KONDA araştırma şirketi Genel Müdürü Sayın Bekir Ağırdır, gençler arasında “dindarlığın” gittikçe azaldığını ifade etmiş.
Burada, bu yazıda, rakamlarla uğraşmayacağım.
İsteyen, KONDA şirketinin web sitesinden istatistiklere erişebilir.

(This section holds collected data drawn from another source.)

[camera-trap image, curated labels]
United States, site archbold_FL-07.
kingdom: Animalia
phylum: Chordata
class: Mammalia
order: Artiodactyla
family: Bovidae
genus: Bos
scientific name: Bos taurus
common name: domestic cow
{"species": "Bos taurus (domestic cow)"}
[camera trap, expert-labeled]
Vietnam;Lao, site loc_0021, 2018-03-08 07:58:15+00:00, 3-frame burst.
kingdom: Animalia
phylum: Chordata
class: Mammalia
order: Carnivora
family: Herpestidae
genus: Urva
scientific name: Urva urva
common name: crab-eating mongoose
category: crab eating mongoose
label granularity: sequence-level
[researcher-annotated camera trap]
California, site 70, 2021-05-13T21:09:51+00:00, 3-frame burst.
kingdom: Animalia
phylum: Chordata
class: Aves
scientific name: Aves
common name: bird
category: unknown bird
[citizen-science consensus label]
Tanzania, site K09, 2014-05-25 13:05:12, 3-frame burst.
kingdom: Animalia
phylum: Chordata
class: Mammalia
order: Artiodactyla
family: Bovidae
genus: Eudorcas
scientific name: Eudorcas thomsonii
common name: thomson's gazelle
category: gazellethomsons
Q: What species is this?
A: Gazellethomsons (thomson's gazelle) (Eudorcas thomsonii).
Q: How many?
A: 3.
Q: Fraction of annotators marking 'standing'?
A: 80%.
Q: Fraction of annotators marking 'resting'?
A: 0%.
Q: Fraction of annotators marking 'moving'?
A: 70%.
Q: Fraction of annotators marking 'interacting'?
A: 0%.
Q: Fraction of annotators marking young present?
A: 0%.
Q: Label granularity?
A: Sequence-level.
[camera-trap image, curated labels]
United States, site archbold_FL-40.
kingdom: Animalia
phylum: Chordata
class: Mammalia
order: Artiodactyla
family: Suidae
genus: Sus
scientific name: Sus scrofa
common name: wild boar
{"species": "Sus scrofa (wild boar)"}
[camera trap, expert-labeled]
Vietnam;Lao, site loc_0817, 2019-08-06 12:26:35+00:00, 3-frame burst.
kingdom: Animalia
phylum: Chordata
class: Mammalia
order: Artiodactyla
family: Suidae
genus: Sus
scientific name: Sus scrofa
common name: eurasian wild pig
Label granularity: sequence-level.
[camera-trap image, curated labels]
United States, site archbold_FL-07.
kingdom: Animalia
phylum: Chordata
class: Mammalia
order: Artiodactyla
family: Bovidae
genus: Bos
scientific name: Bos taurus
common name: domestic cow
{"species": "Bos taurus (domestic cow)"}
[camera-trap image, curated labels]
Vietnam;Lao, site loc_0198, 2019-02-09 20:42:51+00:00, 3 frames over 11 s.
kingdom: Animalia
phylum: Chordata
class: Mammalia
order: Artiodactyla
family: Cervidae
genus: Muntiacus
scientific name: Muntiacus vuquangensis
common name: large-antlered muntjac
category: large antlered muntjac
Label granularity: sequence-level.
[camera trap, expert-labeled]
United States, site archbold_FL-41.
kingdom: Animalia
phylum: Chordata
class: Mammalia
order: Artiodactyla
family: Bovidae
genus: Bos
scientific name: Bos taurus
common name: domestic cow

Dindarlık ve dindarlaşmanın gençler arasında azaldığının söylenmesi, demek ki siyasal iktidarlarca bunun bir baskı yöntemiyle empoze edilmesinin geçerliliğinin başarısızlığını göstermektedir.
—-*—-
Şu bir gerçek… Metropolleşme ve aşırı göç ile birlikte büyük kentlerin aşırı yerleşime açılmasıyla beraber, kırdan kente göç, burada yetişen gençlerin kendinden önceki kuşaklara göre çok daha farklı bir sosyal çevrede yetişmesine vesile olmaktadır.
—-*—-
Tabii genç kitlenin mikro teknolojik aygıtların yeşerdiği ve geliştiği bir dönemde, eski kuşaklarından farklı bir yaşam tarzlarının olması, yine hayata bakışlarının daha “özgür karakterli” olması, itaat ve biat gibi karakterlerine uyuşmayan davranış örüntülerini reddetmeleri, tüm bunlar gençlerin yaşam değerlerini farklılaştırmaktadır.
—-*—-
Bu bağlamda, gençlerin, İslam dininin dışında bizim kültürümüze uymayan farklı inanç alternatiflerine yönelmeleri, aralarındaki iletişimde, ilişkilerinde, davranışlarında, teknolojinin de etkisiyle daha bağımsız hareket etmelerine neden olmaktadır. Şunu da ekleyelim: Şuanki cari iktidar, İslami kodları bir hayli fazla olan bir siyasal hareket. Kendilerinden önceki partilerinden bağımsız olduklarını anlatabilmek için, kendilerinin “muhafazakâr demokrat” olduklarını ikrar etmişlerdi. Bu KONDA araştırma şirketinin verilerinden de anlaşılacağı üzere, gençler, “mahalle baskısı” olarak addedilecek dayatmalardan da, zımnen itaat ve biat’e zorlanmaktan da hoşlanmıyorlar.